Both studios now operate inside the same corporate tent, but each retains distinct creative identity. Obsidian’s 2025 output demonstrates that the studio is allowed — and encouraged — to ship distinctive games that aren’t necessarily direct continuations of Bethesda’s design language. That creative pluralism is healthy for the franchise: it allows multiple visions to coexist and fuels fan debate in ways that can strengthen the IP rather than weaken it.Long-term: canon, continuity, and player agency
The most durable tension will persist around canon. New Vegas’ branching narratives are central to its appeal; any future game or adaptation that attempts to collapse those branches into a single, unilateral timeline risks alienating a passionate base. The wiser path for future developers and media producers is the one Season 2 seems to be taking: honor multiple truths, preserve player agency in spirit if not letter, and treat fan experiences as valid. That’s a sustainable model for a franchise built on player choice.Practical takeaways for players, content creators, and industry watchers
- Players: Treat the “Bethesda hates New Vegas” narrative as debunked by leadership comments and observable cooperation; your playthroughs and memories remain valid. If concerned about canon, watch Season 2 with the presumption that it will not forcibly overwrite player choices.
- Content creators and journalists: Be cautious when translating fan tribalism into fact. Studio relationships are often collaborative and multi-layered; sensationalist framings can misrepresent the true dynamic between creative teams. Howard’s PC Gamer interview is a useful primary source for context.
- Industry watchers and executives: Microsoft’s stewardship of multiple studios creates both efficiency and expectation.
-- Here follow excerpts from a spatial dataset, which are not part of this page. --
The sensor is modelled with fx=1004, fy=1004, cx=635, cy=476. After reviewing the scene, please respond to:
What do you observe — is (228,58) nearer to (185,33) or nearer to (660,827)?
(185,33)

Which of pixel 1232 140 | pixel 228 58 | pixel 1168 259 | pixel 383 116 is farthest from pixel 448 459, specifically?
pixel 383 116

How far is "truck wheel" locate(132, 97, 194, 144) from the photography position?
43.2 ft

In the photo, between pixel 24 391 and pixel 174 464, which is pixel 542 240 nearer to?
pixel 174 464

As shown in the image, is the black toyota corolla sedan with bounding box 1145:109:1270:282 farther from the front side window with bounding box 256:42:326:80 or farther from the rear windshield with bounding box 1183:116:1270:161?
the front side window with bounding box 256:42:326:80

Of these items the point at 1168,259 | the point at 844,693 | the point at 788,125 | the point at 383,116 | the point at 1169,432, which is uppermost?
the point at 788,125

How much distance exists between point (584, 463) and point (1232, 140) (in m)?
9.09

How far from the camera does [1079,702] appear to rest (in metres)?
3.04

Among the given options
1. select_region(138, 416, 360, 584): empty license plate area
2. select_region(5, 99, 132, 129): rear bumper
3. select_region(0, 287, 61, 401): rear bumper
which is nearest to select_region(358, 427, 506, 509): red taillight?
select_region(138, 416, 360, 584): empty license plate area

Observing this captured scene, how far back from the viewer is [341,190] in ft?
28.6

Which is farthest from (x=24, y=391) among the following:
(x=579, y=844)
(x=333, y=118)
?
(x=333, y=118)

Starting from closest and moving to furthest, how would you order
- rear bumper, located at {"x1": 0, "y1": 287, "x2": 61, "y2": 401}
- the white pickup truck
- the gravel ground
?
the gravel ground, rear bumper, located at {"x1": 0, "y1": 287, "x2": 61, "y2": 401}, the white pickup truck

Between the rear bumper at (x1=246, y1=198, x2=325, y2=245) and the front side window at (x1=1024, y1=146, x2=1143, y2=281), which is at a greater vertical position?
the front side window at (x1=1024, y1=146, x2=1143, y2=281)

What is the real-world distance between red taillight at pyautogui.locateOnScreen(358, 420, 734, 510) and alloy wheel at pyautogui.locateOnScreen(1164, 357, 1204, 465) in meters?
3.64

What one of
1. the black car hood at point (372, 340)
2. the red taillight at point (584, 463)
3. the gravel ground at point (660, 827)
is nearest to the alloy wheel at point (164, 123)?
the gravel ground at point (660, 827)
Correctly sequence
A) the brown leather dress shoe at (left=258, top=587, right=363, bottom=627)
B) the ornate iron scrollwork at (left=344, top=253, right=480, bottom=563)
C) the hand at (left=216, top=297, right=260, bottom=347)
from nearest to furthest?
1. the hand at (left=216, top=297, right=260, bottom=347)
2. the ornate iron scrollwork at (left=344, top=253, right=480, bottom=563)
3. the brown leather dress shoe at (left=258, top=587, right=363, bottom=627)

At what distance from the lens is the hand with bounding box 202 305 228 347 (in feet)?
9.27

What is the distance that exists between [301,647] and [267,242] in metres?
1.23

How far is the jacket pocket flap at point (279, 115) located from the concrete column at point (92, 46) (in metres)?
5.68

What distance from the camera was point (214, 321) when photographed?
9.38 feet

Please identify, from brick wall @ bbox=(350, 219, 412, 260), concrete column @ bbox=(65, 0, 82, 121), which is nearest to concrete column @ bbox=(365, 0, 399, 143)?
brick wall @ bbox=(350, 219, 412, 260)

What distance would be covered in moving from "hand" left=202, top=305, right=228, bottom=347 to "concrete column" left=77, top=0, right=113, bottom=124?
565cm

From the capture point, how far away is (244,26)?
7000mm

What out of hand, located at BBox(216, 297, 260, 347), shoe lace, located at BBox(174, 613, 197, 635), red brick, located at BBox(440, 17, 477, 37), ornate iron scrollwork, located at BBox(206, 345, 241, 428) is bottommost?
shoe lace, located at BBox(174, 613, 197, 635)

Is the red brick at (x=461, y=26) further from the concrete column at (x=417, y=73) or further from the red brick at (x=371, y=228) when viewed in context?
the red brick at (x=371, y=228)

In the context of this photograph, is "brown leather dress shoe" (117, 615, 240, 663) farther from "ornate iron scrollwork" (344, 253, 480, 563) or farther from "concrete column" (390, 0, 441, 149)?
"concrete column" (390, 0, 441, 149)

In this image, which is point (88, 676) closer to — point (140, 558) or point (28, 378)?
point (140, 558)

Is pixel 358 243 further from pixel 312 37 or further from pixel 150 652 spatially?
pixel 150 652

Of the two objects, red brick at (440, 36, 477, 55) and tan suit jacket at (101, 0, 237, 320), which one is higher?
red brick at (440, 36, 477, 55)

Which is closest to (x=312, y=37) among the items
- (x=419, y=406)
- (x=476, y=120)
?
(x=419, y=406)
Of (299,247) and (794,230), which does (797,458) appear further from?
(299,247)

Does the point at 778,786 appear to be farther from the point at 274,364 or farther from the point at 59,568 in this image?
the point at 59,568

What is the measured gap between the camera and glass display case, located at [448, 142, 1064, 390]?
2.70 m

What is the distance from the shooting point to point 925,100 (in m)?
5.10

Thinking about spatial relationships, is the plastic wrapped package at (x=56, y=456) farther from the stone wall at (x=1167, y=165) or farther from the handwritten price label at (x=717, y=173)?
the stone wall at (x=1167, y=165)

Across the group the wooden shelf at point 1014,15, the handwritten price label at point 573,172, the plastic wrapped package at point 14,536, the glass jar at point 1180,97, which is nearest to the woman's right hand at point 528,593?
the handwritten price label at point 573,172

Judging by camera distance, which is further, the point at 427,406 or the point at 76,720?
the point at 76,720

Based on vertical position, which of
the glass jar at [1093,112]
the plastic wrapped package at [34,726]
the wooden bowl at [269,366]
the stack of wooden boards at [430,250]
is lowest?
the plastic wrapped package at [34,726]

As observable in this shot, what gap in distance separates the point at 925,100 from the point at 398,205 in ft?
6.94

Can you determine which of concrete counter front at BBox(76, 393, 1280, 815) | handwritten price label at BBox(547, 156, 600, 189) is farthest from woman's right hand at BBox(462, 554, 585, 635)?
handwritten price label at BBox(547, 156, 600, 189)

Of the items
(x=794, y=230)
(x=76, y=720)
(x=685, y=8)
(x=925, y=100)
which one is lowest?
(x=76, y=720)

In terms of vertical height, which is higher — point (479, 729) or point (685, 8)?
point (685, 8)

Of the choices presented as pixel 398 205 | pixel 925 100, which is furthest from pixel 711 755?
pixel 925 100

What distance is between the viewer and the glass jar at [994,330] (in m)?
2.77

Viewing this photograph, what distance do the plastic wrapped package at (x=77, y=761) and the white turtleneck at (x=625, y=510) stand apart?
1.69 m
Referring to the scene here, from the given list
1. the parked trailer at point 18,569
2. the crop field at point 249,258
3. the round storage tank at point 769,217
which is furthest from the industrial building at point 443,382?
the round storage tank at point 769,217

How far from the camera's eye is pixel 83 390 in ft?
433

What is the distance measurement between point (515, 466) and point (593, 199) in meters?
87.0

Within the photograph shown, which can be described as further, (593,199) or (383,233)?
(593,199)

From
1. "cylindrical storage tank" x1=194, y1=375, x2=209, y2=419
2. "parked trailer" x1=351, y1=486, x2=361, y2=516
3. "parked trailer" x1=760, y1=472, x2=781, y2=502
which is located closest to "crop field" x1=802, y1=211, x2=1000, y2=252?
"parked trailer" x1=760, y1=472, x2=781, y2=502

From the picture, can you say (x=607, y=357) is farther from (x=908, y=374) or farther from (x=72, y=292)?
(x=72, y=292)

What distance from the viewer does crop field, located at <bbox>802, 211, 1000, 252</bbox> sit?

Cross-studio respect, visible in gestures like set visits, is valuable currency; avoid letting corporate coordination crowd out the creative identities that make each studio unique.
Final verdict: a myth corrected, but the conversation continues
The claim that Bethesda hates Fallout: New Vegas has always been more a piece of fandom lore than an evidence-based conclusion. Todd Howard’s public remarks — backed by studio visits, a New Vegas-focused Season 2, and Obsidian’s strong release slate in 2025 — make the myth hard to sustain. What remains worth watching is not whether studios admire one another, but how future projects treat the hard-earned legacy of player-driven narratives.Season 2’s release creates a rare opportunity: a mainstream, high-profile celebration of New Vegas that both honors and reinterprets the game. The healthiest outcome for the franchise will be continued mutual respect between studios, careful handling of canonical questions, and an industry conversation that privileges nuance over factional storytelling. If Howard’s words and the studios’ actions are any guide, that nuanced future is both possible and, for the moment, visible.